Return exactly the span that opens with the line containing "phylum: Chordata" and closes with the final line of the records, both included.

[Saved entries]

========================================================================

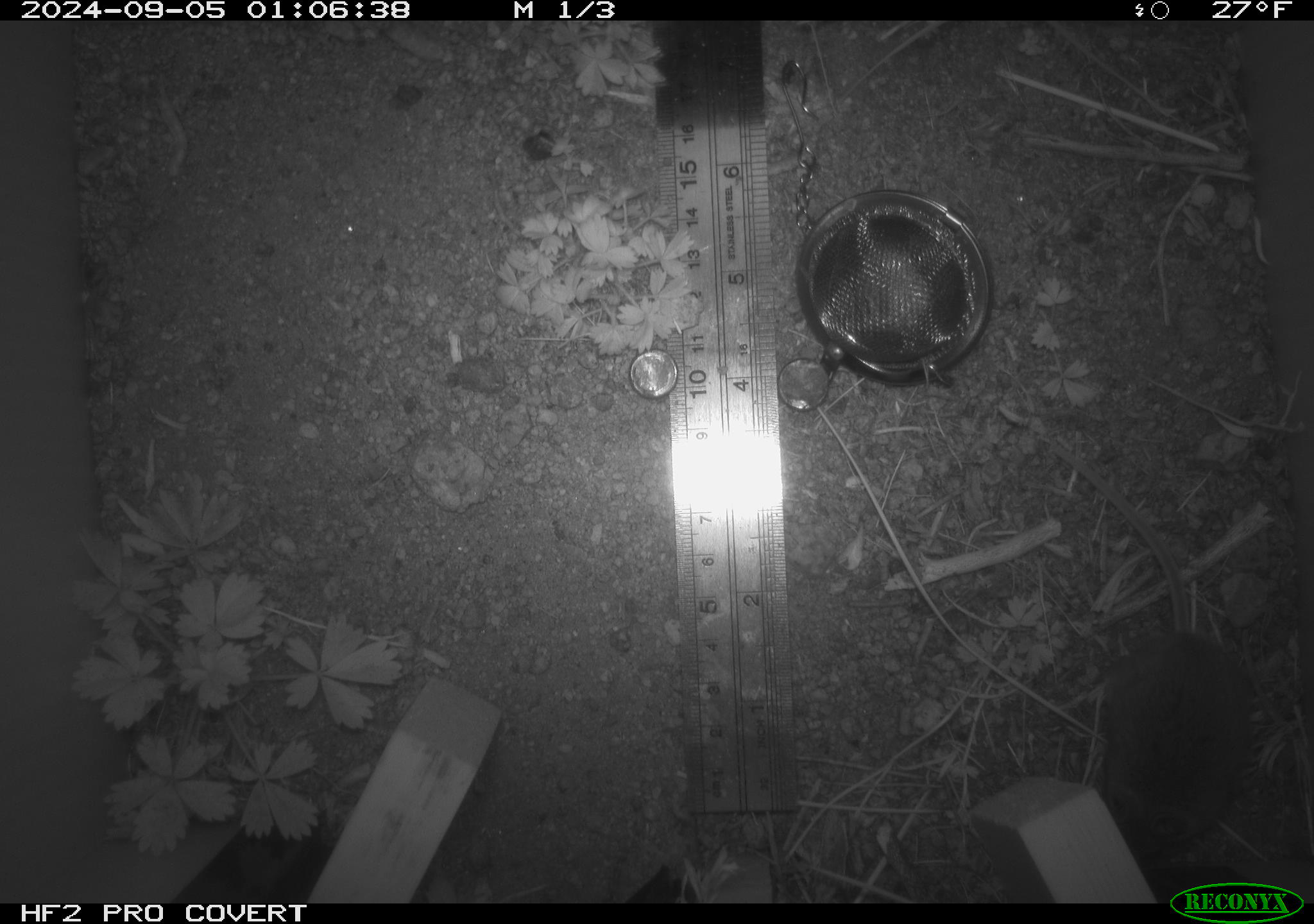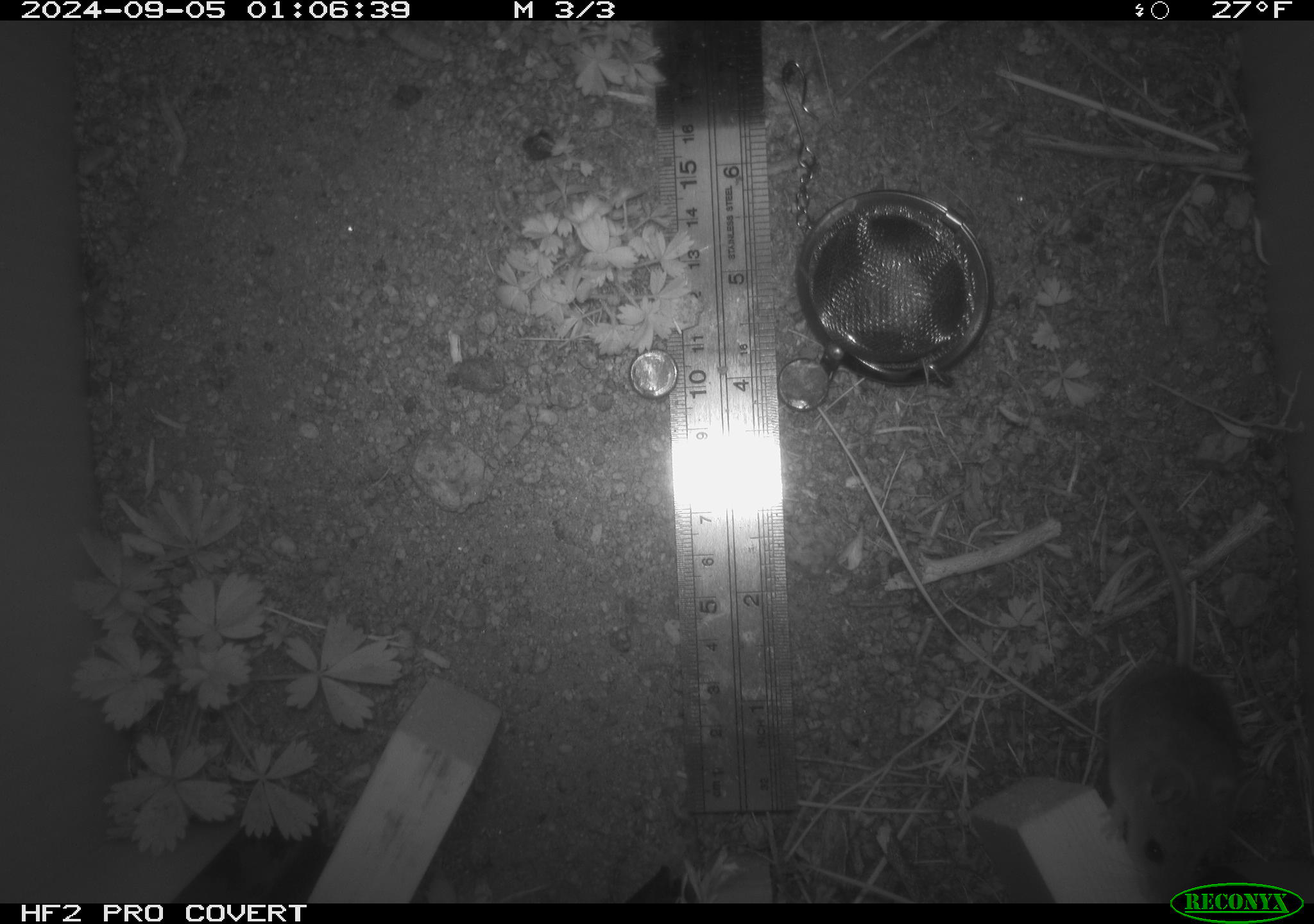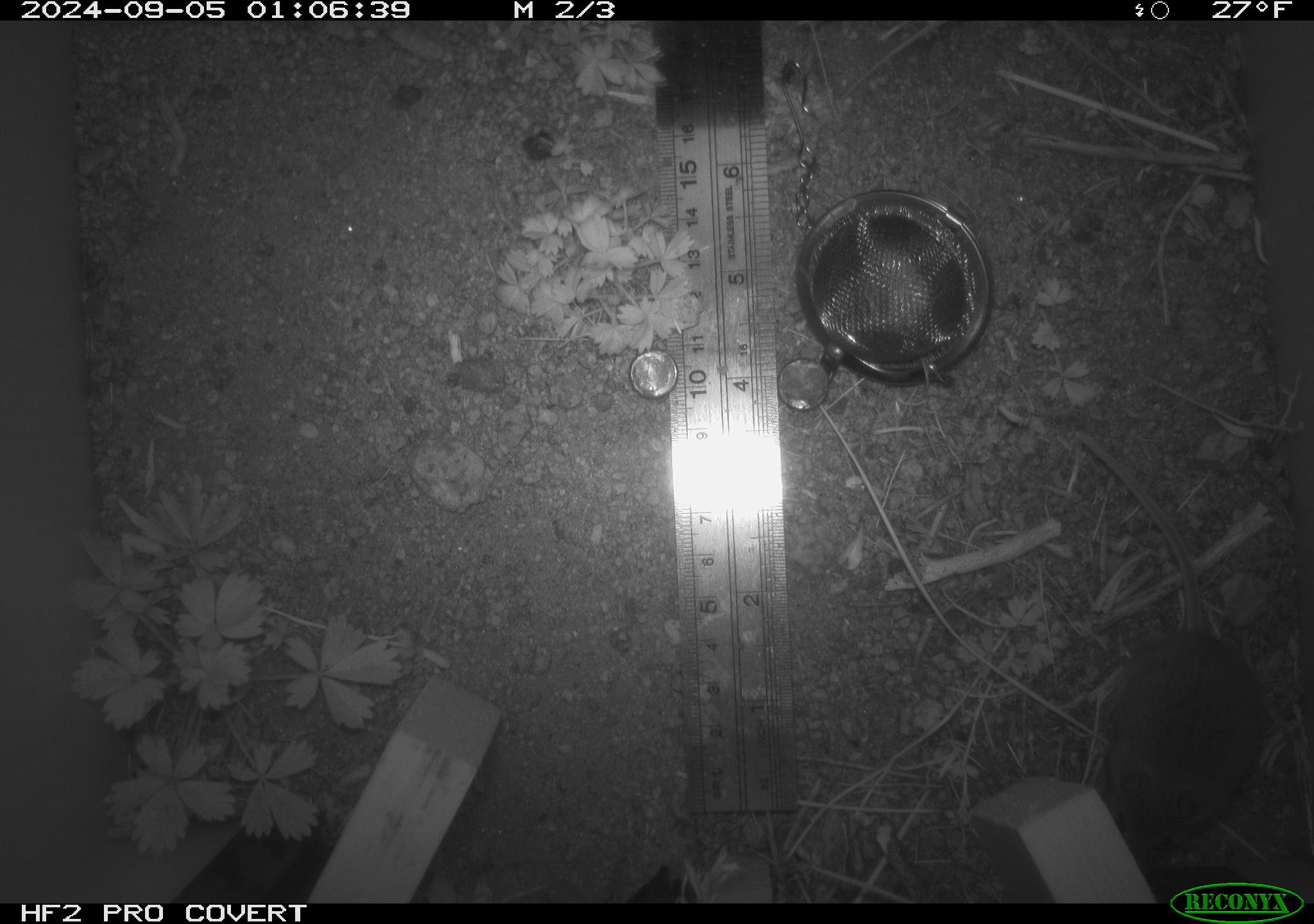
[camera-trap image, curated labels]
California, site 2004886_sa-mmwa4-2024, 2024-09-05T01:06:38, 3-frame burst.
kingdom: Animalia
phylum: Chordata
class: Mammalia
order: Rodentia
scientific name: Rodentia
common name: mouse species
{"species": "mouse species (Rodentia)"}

========================================================================

▶ **Response box**
phylum: Chordata
class: Mammalia
order: Rodentia
scientific name: Rodentia
common name: mouse species
{"species": "mouse species (Rodentia)"}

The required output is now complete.